#### [Set problem]
Extract exactly and only the lines from the one containing "The photo before us shows that comparing" through the end of the entries below. Pictures should not appear in the copy.

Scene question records
** start **
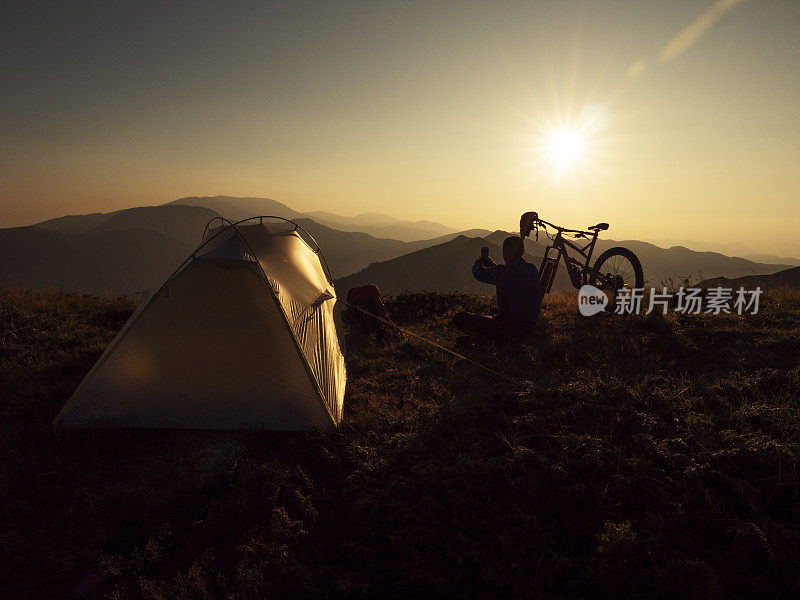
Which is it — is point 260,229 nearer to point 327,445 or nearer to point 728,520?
point 327,445

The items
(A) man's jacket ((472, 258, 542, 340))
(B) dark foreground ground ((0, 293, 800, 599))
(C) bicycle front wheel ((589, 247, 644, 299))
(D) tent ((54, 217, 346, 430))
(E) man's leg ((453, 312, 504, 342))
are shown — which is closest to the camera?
(B) dark foreground ground ((0, 293, 800, 599))

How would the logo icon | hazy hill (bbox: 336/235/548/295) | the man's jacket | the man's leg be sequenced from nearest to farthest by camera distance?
the man's jacket → the man's leg → the logo icon → hazy hill (bbox: 336/235/548/295)

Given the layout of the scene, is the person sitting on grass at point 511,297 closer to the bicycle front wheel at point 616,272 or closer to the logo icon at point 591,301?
the logo icon at point 591,301

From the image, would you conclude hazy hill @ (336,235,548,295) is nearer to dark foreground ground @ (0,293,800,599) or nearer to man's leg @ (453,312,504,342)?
man's leg @ (453,312,504,342)

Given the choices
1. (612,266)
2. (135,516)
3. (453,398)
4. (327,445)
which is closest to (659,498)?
(453,398)

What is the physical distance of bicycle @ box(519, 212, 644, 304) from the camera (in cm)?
988

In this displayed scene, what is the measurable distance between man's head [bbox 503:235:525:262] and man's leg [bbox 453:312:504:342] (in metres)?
1.27

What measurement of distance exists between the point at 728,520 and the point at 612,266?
8.52m

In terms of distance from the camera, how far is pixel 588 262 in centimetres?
1030

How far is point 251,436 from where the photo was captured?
486 centimetres

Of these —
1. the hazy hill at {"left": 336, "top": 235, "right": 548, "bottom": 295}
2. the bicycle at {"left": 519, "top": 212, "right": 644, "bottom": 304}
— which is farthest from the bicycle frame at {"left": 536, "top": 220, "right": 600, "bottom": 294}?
the hazy hill at {"left": 336, "top": 235, "right": 548, "bottom": 295}

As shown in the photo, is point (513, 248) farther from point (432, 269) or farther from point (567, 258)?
point (432, 269)

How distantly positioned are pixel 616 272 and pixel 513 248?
4540 millimetres

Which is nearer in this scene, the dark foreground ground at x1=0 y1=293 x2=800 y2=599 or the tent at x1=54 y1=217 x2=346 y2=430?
the dark foreground ground at x1=0 y1=293 x2=800 y2=599
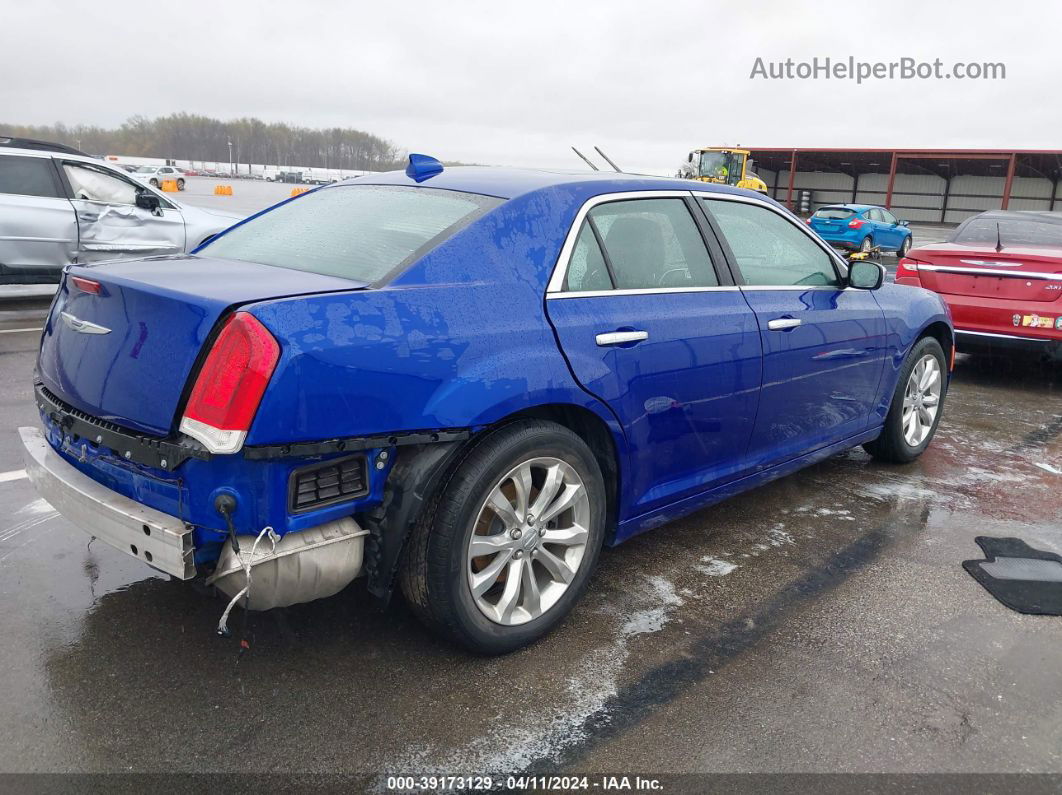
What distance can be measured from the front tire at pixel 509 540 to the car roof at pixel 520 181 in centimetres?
94

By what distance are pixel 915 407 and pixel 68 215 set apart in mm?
8790

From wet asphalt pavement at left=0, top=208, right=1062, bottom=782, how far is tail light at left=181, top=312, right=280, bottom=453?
852 mm

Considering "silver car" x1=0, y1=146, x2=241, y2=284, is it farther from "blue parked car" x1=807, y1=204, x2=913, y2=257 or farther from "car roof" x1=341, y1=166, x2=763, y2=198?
"blue parked car" x1=807, y1=204, x2=913, y2=257

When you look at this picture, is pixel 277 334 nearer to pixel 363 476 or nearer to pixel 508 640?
pixel 363 476

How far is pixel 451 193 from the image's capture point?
319cm

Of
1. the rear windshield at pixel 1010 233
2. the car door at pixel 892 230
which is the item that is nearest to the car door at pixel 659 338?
the rear windshield at pixel 1010 233

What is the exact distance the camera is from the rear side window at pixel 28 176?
29.7 ft

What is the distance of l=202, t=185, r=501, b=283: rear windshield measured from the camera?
2.79m

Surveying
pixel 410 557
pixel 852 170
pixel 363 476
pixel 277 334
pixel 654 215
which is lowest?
pixel 410 557

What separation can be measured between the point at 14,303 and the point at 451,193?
29.6 feet

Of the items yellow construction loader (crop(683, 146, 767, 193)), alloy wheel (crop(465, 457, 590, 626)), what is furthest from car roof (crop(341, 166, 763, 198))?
yellow construction loader (crop(683, 146, 767, 193))

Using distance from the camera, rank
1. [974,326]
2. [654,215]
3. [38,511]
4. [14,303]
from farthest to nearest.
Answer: [14,303] → [974,326] → [38,511] → [654,215]

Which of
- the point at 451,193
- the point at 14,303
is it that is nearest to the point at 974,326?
the point at 451,193

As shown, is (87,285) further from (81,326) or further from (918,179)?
(918,179)
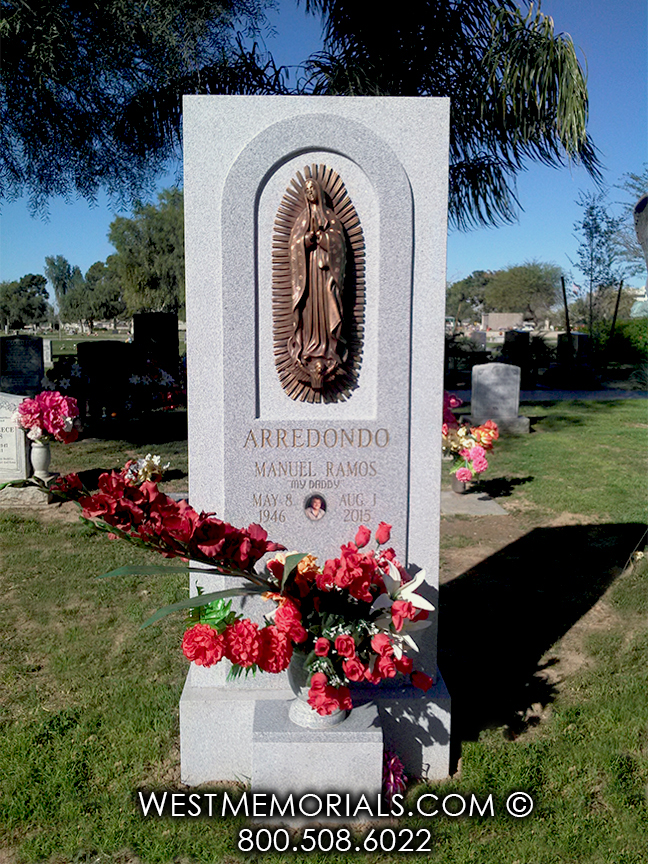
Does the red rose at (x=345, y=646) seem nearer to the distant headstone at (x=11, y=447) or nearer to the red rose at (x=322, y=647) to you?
the red rose at (x=322, y=647)

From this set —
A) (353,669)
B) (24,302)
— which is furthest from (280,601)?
(24,302)

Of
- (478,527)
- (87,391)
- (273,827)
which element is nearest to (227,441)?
(273,827)

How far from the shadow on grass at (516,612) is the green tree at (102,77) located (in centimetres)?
716

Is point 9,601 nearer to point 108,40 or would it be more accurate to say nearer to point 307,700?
point 307,700

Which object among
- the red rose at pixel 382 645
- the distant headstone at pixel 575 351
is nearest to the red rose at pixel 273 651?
the red rose at pixel 382 645

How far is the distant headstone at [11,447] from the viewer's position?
8.20 m

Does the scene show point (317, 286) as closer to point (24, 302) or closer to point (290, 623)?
point (290, 623)

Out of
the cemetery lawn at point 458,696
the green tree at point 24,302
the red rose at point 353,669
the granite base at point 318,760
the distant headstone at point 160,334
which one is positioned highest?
the green tree at point 24,302

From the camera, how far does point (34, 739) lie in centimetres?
358

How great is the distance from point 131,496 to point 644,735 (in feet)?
8.98

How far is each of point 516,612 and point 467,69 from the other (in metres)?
7.49

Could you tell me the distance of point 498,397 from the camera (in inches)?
476

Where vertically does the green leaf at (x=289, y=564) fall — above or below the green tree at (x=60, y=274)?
below

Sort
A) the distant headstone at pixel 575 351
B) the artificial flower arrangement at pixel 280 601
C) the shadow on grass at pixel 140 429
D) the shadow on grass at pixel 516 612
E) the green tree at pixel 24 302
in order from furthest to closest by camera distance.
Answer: the green tree at pixel 24 302
the distant headstone at pixel 575 351
the shadow on grass at pixel 140 429
the shadow on grass at pixel 516 612
the artificial flower arrangement at pixel 280 601
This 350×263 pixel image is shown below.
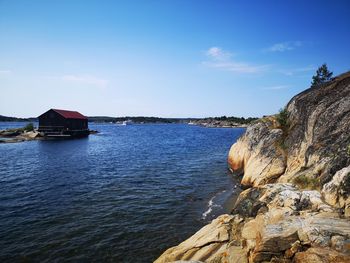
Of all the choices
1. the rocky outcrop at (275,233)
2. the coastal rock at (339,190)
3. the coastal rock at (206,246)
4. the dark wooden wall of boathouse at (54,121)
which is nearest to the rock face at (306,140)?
the coastal rock at (339,190)

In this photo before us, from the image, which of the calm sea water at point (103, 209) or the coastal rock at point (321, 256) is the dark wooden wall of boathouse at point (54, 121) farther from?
the coastal rock at point (321, 256)

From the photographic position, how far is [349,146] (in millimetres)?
12430

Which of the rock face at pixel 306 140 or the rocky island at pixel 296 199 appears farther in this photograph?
the rock face at pixel 306 140

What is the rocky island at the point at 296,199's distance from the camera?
828 cm

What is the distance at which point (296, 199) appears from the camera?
1137cm

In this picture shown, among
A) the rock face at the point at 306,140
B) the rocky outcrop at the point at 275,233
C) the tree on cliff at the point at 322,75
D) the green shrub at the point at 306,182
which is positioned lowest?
the rocky outcrop at the point at 275,233

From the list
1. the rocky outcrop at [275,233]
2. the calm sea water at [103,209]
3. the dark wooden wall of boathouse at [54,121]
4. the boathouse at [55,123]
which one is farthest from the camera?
the dark wooden wall of boathouse at [54,121]

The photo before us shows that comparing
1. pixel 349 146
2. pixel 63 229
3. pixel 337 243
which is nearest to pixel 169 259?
pixel 337 243

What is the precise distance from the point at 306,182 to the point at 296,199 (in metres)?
2.23

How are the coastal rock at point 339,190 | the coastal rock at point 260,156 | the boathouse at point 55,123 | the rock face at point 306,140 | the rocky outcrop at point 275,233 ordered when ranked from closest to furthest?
the rocky outcrop at point 275,233 < the coastal rock at point 339,190 < the rock face at point 306,140 < the coastal rock at point 260,156 < the boathouse at point 55,123

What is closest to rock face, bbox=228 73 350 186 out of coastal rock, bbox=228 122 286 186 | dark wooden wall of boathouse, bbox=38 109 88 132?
coastal rock, bbox=228 122 286 186

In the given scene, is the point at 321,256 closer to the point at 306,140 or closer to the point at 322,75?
the point at 306,140

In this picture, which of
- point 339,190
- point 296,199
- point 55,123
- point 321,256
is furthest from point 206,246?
point 55,123

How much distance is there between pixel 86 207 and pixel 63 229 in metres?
3.39
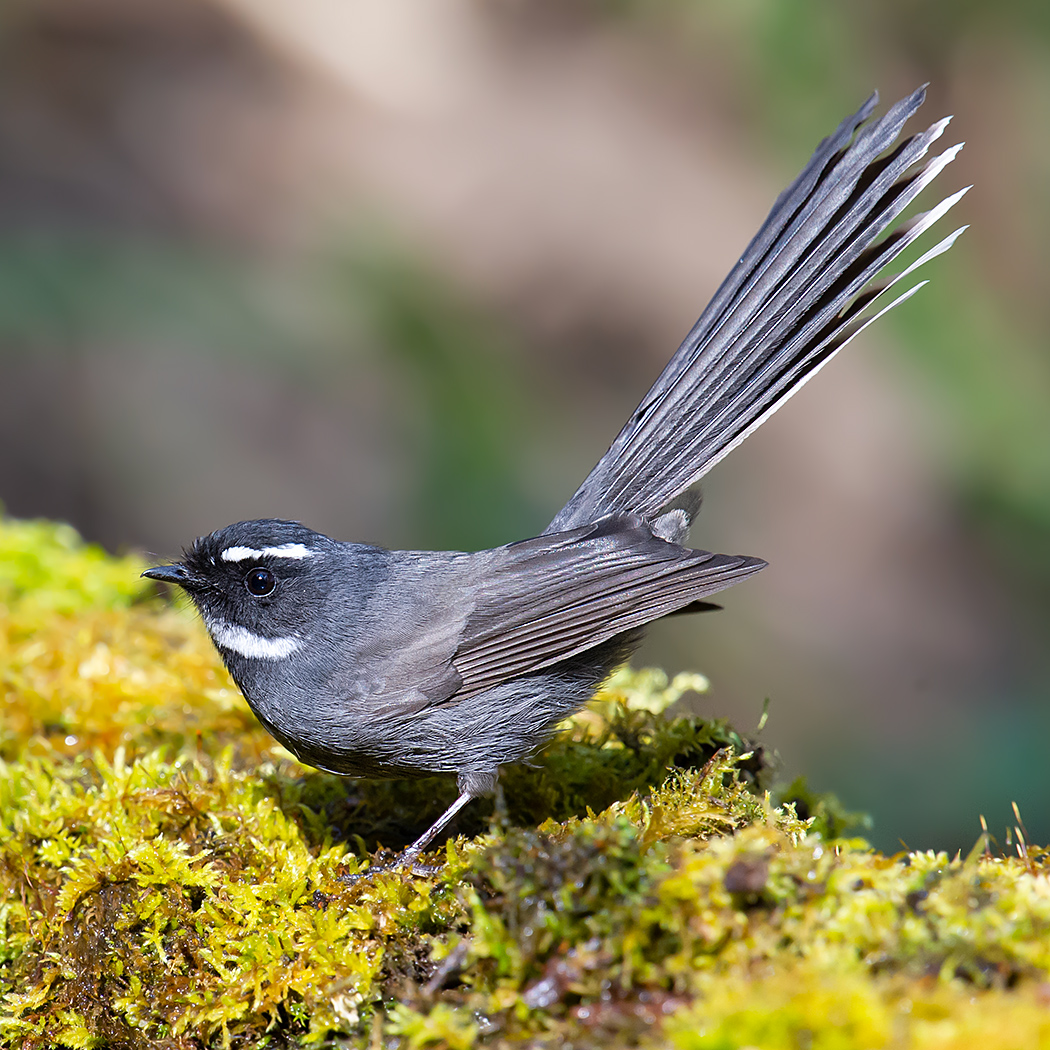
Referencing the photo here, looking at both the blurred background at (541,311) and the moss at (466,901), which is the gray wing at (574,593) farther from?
** end **
#### [Answer]
The photo before us shows that comparing
1. pixel 349 146
2. pixel 63 229
3. pixel 337 243
which is nearest to pixel 169 259?
pixel 337 243

What is the precise distance from the point at 306,182 to the point at 296,199 (in metres)?
2.23

How are the coastal rock at point 339,190 | the coastal rock at point 260,156 | the boathouse at point 55,123 | the rock face at point 306,140 | the rocky outcrop at point 275,233 ordered when ranked from closest to furthest?
the rocky outcrop at point 275,233 < the coastal rock at point 339,190 < the rock face at point 306,140 < the coastal rock at point 260,156 < the boathouse at point 55,123

What is closest to rock face, bbox=228 73 350 186 out of coastal rock, bbox=228 122 286 186 | dark wooden wall of boathouse, bbox=38 109 88 132?
coastal rock, bbox=228 122 286 186

In the given scene, is the point at 321,256 closer to the point at 306,140 or closer to the point at 322,75?
the point at 306,140

In this picture, which of
- point 339,190
- point 296,199
- point 55,123
- point 321,256
is furthest from point 206,246?
point 55,123

How much distance is there between pixel 86 207 and pixel 63 229 in metres?
3.39
Referencing the photo here, looking at both the blurred background at (541,311) and the moss at (466,901), which is the gray wing at (574,593) farther from?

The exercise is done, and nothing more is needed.